_DIRECTIVE_:
Count how many lines in the entries below contain the word "headlight", matching case exactly, and give only that number.

==== INFORMATION PROVIDED

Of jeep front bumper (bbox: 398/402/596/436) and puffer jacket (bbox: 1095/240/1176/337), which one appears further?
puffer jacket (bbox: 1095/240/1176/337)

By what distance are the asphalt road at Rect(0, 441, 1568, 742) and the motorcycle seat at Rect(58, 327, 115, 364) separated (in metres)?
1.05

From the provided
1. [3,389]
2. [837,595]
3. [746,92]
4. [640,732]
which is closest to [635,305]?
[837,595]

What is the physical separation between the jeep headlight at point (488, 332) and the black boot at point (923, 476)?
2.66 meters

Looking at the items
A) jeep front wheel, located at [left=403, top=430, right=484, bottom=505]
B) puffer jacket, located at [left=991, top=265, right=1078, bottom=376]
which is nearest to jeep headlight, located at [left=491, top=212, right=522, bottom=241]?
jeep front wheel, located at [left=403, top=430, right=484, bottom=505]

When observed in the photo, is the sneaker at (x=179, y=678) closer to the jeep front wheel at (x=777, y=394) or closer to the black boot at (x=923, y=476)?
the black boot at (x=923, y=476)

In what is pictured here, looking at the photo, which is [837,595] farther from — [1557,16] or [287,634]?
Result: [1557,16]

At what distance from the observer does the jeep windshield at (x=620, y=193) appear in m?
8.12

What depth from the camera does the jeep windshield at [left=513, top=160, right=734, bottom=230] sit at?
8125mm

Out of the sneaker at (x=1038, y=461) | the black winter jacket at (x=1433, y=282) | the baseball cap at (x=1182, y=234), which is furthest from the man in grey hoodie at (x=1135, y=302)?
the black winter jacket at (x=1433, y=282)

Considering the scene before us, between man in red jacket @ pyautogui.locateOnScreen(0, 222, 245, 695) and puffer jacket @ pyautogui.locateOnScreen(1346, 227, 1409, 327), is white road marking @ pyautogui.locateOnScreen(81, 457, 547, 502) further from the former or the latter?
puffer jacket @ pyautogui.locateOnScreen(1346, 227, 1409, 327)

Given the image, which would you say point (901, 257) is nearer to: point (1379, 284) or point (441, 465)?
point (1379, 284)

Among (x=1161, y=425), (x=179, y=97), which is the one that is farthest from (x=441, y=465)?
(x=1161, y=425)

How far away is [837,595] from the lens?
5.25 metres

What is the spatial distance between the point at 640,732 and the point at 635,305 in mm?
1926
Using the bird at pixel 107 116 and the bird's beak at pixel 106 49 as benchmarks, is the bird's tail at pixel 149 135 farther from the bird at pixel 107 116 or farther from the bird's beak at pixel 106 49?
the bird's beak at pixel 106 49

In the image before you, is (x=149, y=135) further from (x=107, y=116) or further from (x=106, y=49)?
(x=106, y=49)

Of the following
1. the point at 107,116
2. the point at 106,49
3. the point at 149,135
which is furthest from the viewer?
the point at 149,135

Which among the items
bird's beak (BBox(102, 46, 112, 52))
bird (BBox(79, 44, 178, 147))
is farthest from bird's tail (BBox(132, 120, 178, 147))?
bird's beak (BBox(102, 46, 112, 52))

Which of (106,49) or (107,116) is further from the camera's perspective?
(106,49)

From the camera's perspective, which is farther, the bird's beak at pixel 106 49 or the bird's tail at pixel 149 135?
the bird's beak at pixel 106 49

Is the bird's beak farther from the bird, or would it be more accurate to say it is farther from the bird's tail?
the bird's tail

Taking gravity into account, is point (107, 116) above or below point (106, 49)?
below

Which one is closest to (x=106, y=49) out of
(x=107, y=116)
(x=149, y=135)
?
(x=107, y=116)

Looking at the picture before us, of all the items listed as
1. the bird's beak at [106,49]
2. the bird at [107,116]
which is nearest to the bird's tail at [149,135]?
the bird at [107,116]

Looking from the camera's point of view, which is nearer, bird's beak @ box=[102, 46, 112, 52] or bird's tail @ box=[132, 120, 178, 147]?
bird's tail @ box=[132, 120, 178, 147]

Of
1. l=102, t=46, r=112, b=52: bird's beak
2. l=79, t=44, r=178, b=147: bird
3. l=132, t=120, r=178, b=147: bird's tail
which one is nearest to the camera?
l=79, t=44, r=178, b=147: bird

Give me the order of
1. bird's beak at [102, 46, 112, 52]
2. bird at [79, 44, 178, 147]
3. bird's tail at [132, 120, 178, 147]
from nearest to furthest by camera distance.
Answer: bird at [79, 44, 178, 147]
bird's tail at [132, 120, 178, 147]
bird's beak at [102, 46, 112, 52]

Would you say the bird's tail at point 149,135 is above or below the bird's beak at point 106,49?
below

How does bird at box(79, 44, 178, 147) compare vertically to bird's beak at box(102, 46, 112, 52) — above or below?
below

========

_ANSWER FOR THE TASK_:
2